'''
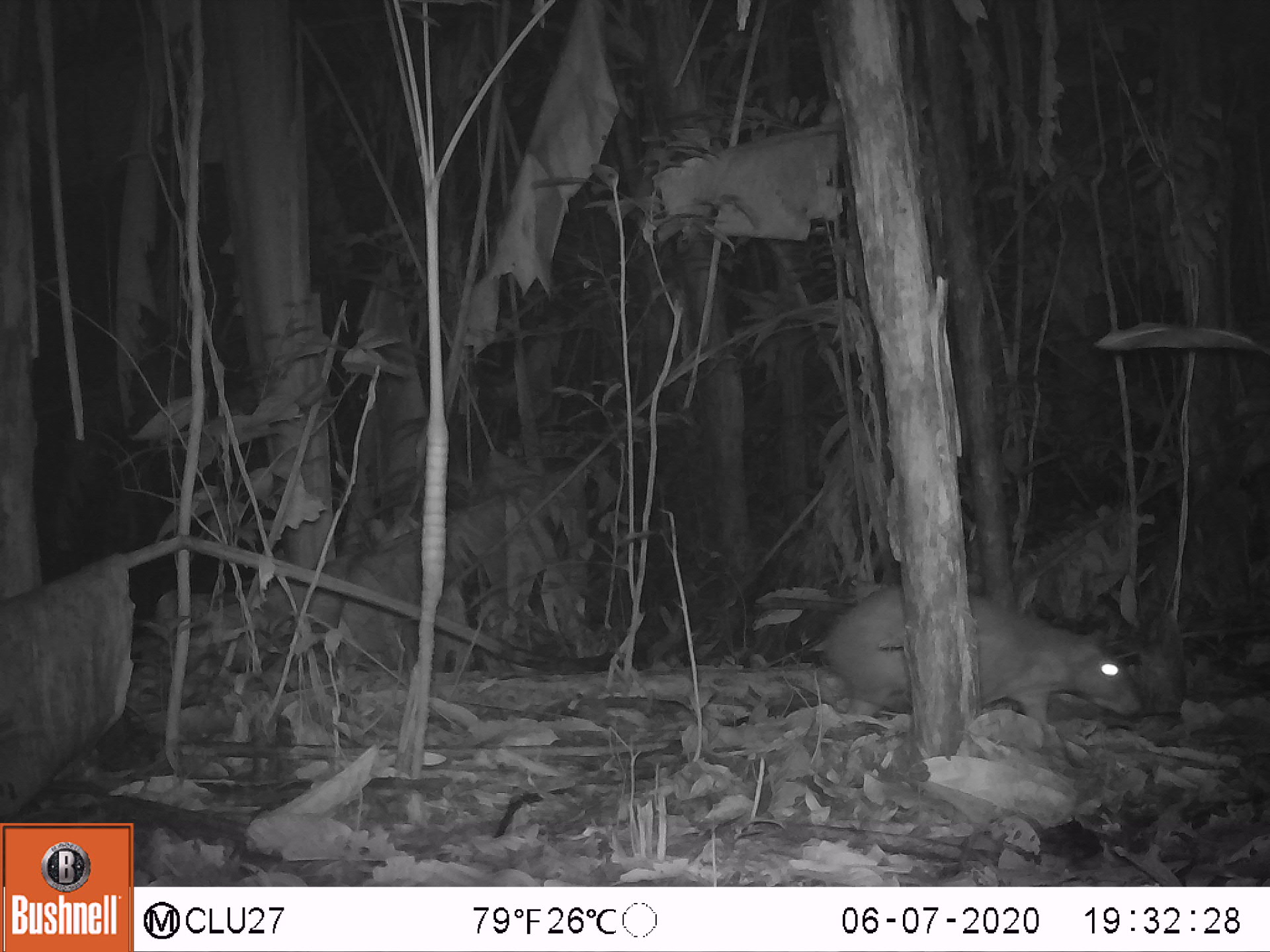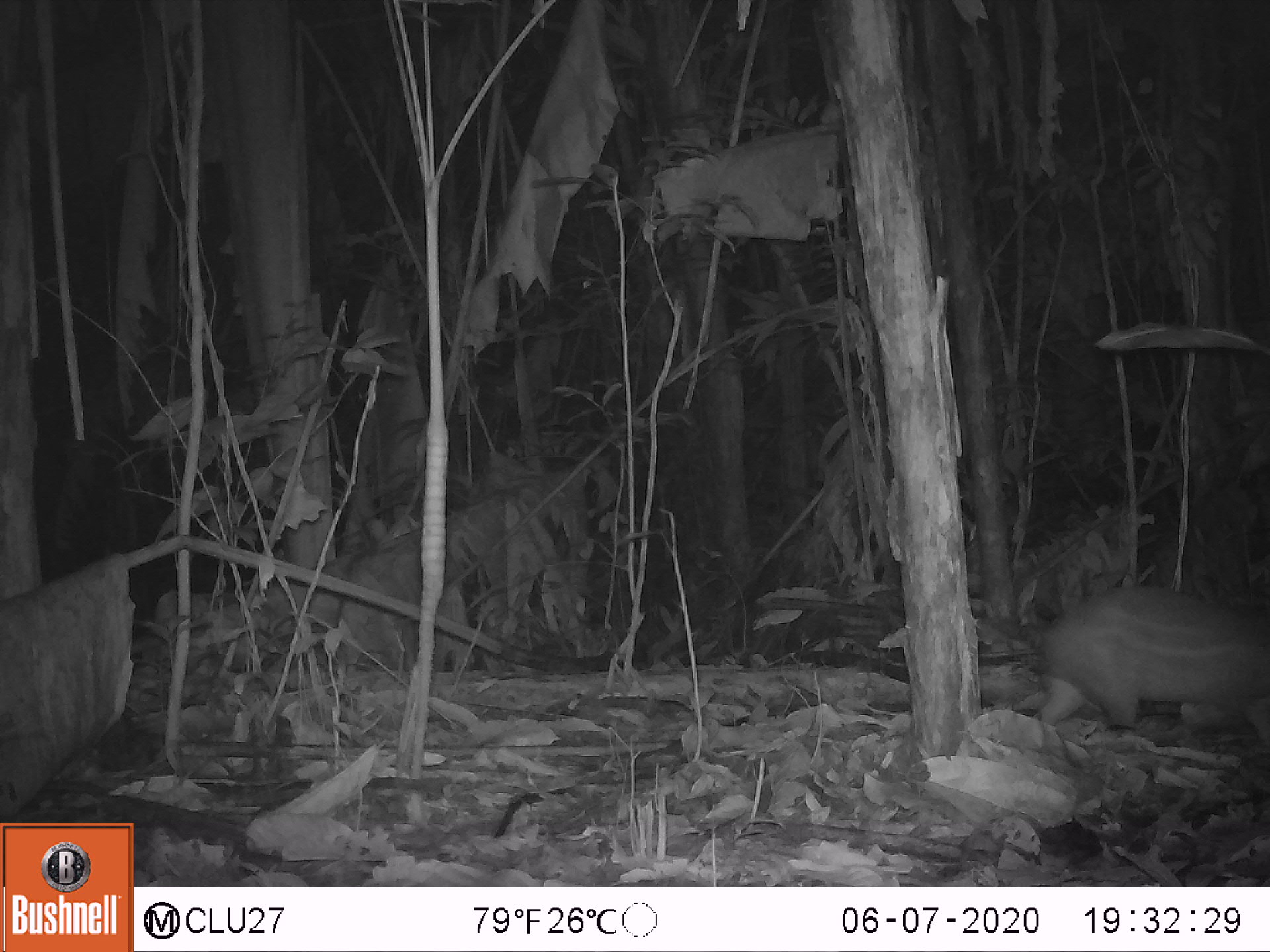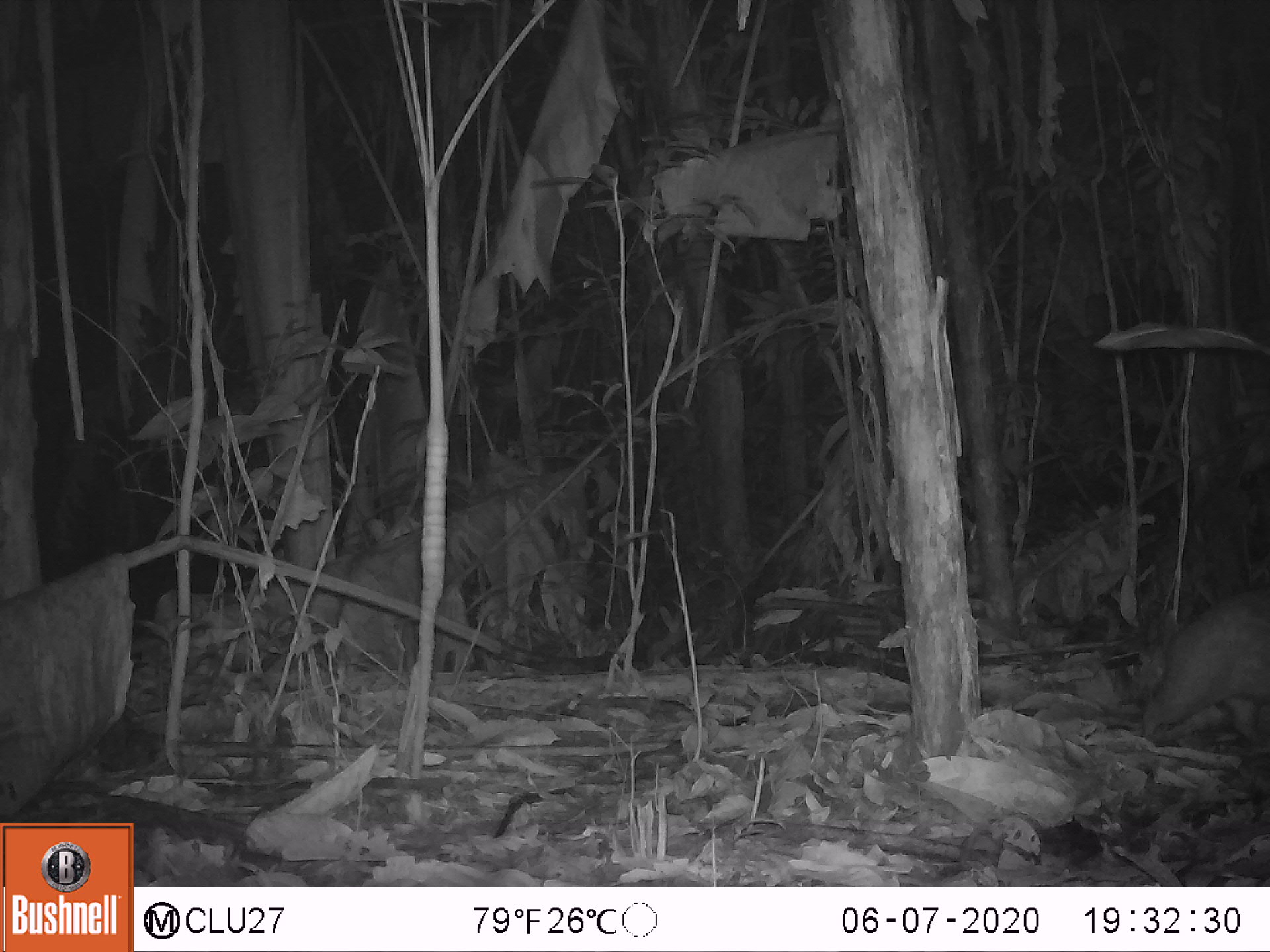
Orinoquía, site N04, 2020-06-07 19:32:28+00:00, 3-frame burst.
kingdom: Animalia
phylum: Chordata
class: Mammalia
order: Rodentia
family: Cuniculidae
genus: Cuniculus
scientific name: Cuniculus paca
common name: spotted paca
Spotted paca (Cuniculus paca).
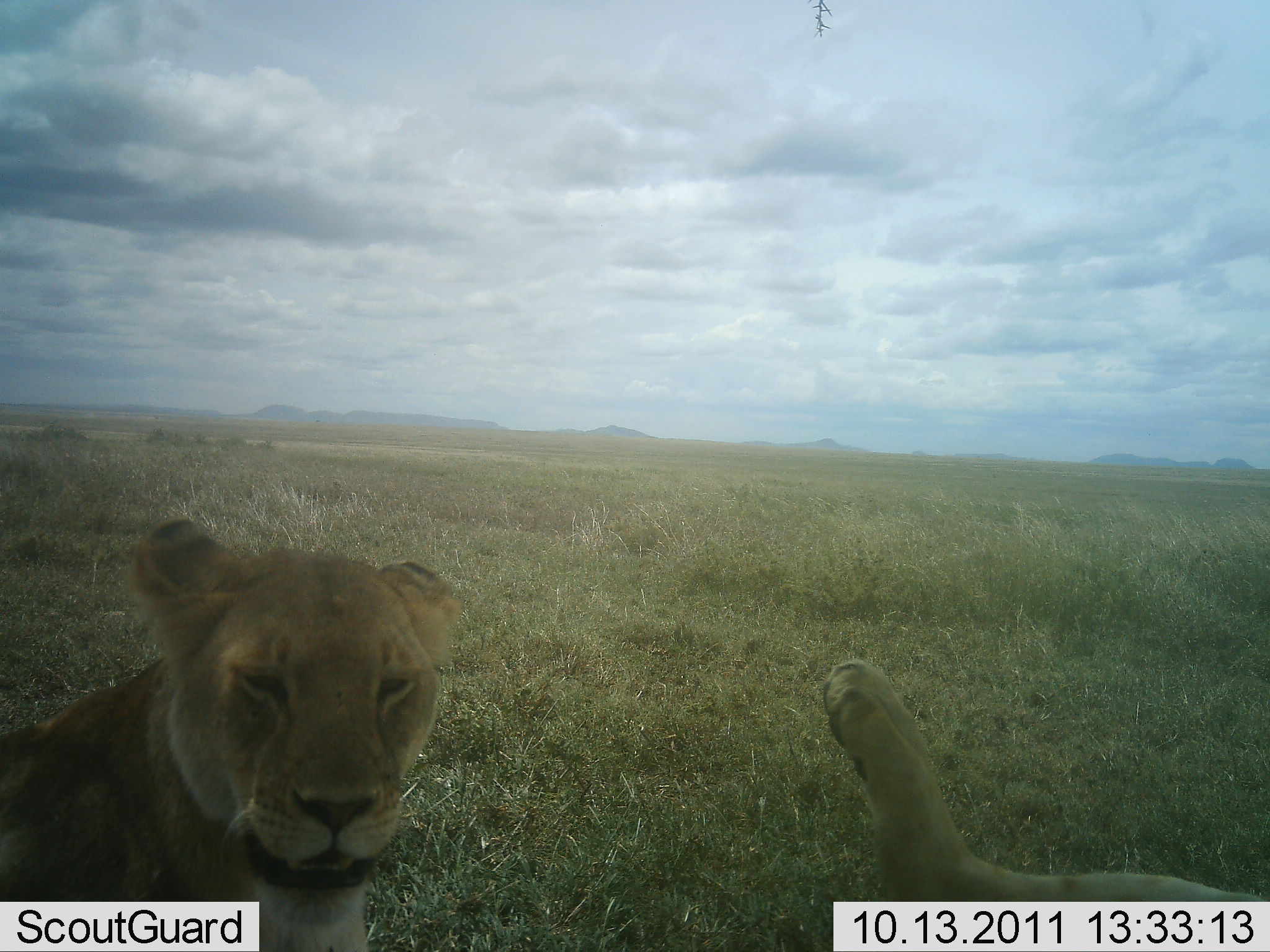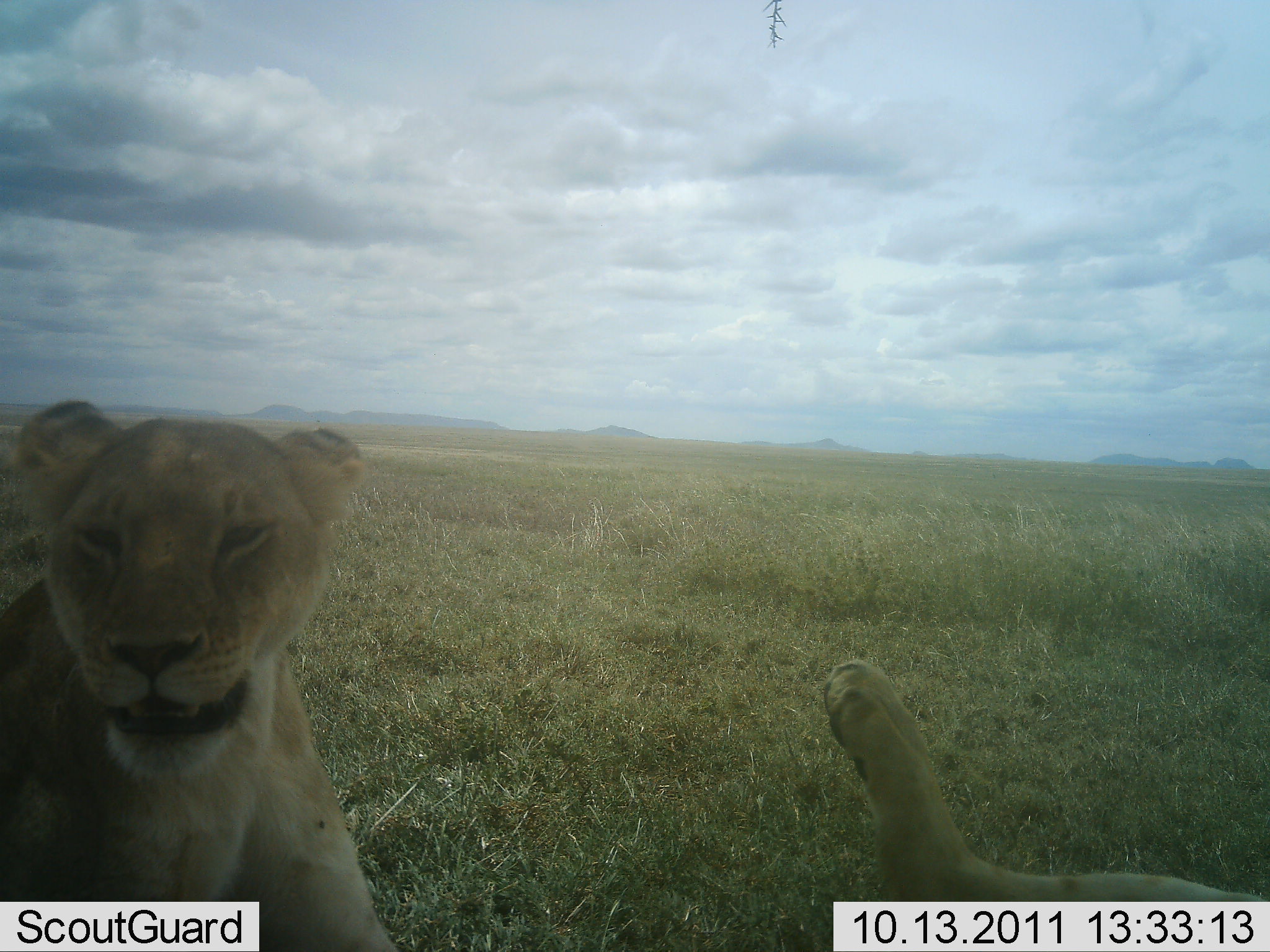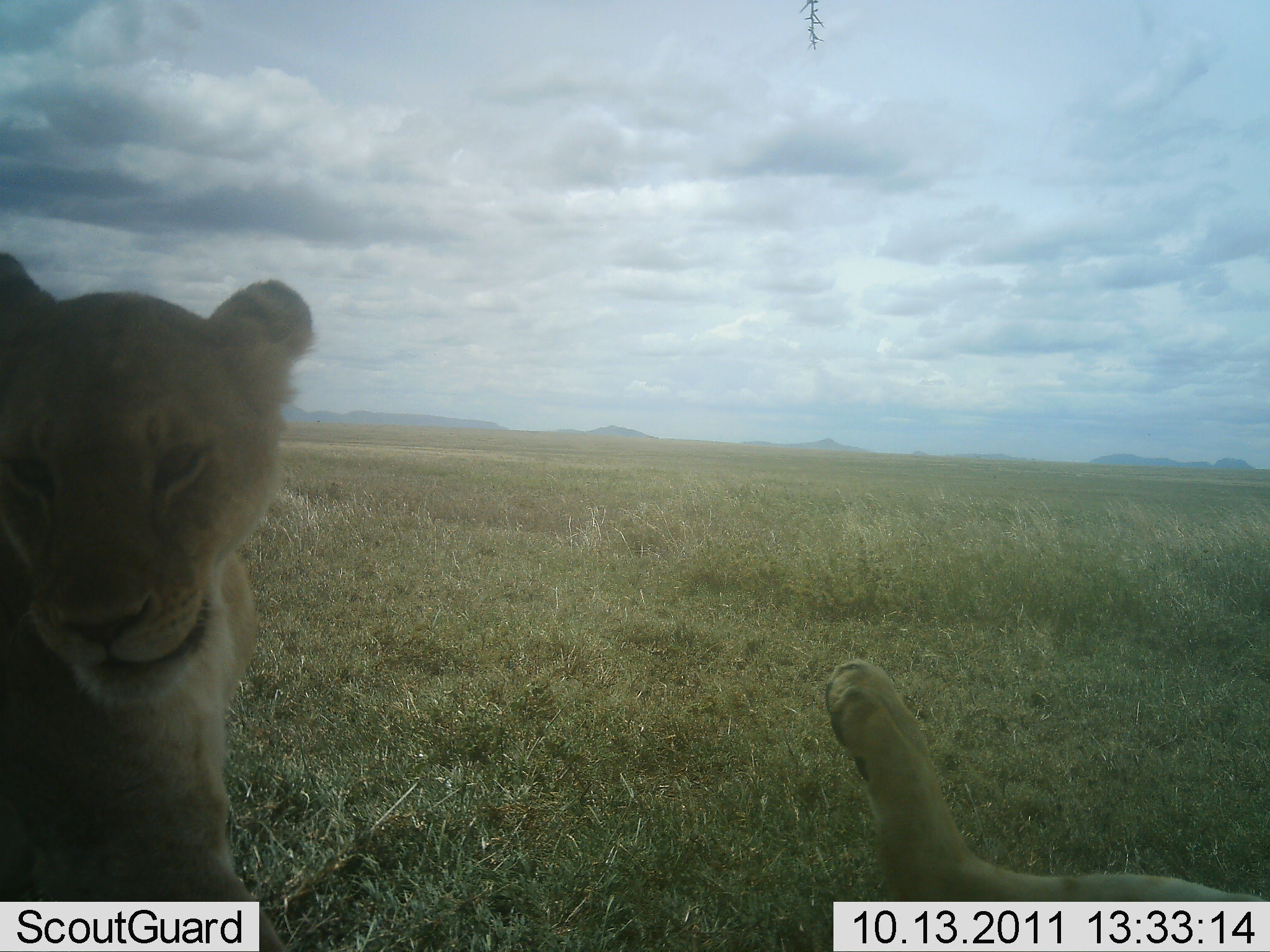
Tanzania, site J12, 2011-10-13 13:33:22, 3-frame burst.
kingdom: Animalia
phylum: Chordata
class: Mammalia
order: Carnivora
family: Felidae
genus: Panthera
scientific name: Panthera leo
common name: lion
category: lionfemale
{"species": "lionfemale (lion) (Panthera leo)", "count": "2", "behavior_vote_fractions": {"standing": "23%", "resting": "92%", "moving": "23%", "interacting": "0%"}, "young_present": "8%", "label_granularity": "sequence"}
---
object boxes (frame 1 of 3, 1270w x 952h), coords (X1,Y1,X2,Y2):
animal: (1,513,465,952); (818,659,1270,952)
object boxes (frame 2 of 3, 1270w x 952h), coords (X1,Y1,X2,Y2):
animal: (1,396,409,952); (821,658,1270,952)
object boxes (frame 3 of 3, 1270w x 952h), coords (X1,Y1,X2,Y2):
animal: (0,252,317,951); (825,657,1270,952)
'''
**EXERCISE BRIEF**:
Pick each line holding the word "lionfemale" out of the data and copy it.

**RESULT**:
category: lionfemale
{"species": "lionfemale (lion) (Panthera leo)", "count": "2", "behavior_vote_fractions": {"standing": "23%", "resting": "92%", "moving": "23%", "interacting": "0%"}, "young_present": "8%", "label_granularity": "sequence"}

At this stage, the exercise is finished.